### [SOURCE EXTRACT]
<<<<
Suspected new-onset autoimmune temporal lobe epilepsy with amygdala enlargement



Recent reports define temporal lobe epilepsy with amygdala enlargement (TLE-AE) as a distinct electroclinical syndrome comparable to TLE with hippocampal sclerosis. In this retrospective observational study, we present the largest consecutive series of patients with new-onset TLE-AE to date and describe clinical characteristics and seizure outcome, and we aim to explore underlying autoimmune mechanisms within this syndrome.


We reviewed all consecutive patients between 2004 and 2014 at our tertiary epilepsy center at the University of Bonn, Germany, with new-onset (<5 years) TLE-AE, negative serum antibody (ab) test results, and with available follow-up data for at least 12 months.


We identified 40 patients (23 male) with TLE-AE with a median age at epilepsy onset of 51 years (range 10–73) and a median disease duration of 11 months (range 0.5–55) at first presentation. At follow-up, 50% of the entire cohort achieved seizure freedom. Of interest, patients with remittent features of AE at follow-up (N = 24) had a superior outcome compared to those with stable magnetic resonance imaging (MRI) features of AE (N = 16): 17 (71%) of 24 were seizure-free for at least 6 months compared to 3 (19%) of 16, respectively (p = 0.003). MRI volumetry confirmed significantly enlarged amygdalae in TLE-AE in relation to healthy controls, and additionally showed significantly greater volume reductions in patients with remittent AE compared to those with stable AE.
>>>>
### [DATA SHOWN]
<<<<
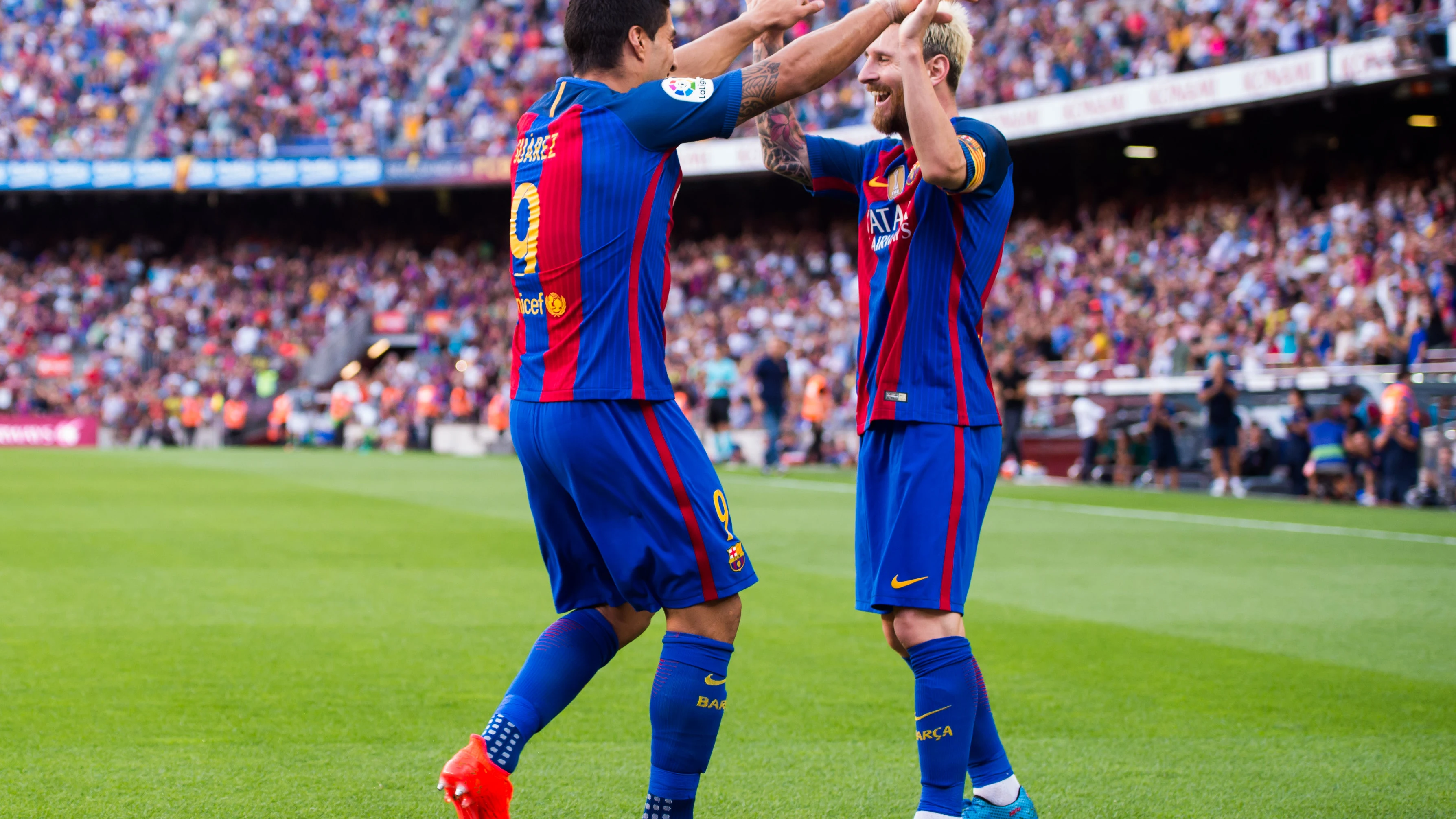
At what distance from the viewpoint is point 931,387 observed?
3.65 metres

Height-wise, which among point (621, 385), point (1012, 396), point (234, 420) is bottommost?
point (234, 420)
>>>>
### [ACTIONS TO TAKE]
- a) Condense the paragraph of the TLE-AE abstract that begins "We identified 40 patients" into a bulleted list that keeps its main findings.
- b) Carry the TLE-AE abstract forward from its final sentence.

### [RESULTS OF THE EXERCISE]
- a)
- Cohort: 40 patients with TLE-AE (23 male), median age at epilepsy onset 51 years (range 10–73), median disease duration at first presentation 11 months (range 0.5–55).
- Overall outcome: 50% of the cohort were seizure-free at follow-up.
- By MRI course: 17 of 24 patients (71%) whose AE features remitted were seizure-free for at least 6 months, compared with 3 of 16 (19%) with stable AE features (p = 0.003).
- Volumetry: amygdalae were significantly enlarged compared with healthy controls, and volume reductions were significantly greater in remittent AE than in stable AE.

- b)
TLE-AE is a clinical syndrome beginning mostly in middle age, and in addition to its known association with ab-positive limbic encephalitis, it occurs in an ab-negative condition. Remission of AE in the course of the disease could be identified as a predictor for a favorable clinical outcome and is suspicious of an autoimmune etiology, although we could not confirm this hypothesis unequivocally with currently available noninvasive diagnostic tools.